Supplied data ->
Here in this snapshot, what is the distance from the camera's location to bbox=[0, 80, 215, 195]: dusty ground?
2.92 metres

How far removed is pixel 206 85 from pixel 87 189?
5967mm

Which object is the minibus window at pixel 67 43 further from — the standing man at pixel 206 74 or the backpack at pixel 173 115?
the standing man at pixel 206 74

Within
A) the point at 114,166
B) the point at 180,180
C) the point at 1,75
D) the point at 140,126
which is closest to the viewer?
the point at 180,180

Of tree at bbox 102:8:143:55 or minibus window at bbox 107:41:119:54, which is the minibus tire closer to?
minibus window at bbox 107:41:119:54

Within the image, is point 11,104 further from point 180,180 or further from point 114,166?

Stated goal -> Copy out the listing word for word, everything from the line containing "Which object is" down to the end of the listing, both ends included.

Exercise output ->
Which object is the minibus window at pixel 67 43 further from — the standing man at pixel 206 74 or the backpack at pixel 173 115?
the standing man at pixel 206 74

Within
A) the point at 114,166
B) the point at 180,180
C) the point at 1,75
D) the point at 140,126
which is closest to the viewer?
the point at 180,180

Of tree at bbox 102:8:143:55 or minibus window at bbox 107:41:119:54, which is the minibus tire closer to?
minibus window at bbox 107:41:119:54

Within the image, is point 11,104 further from point 180,180 or further from point 114,166?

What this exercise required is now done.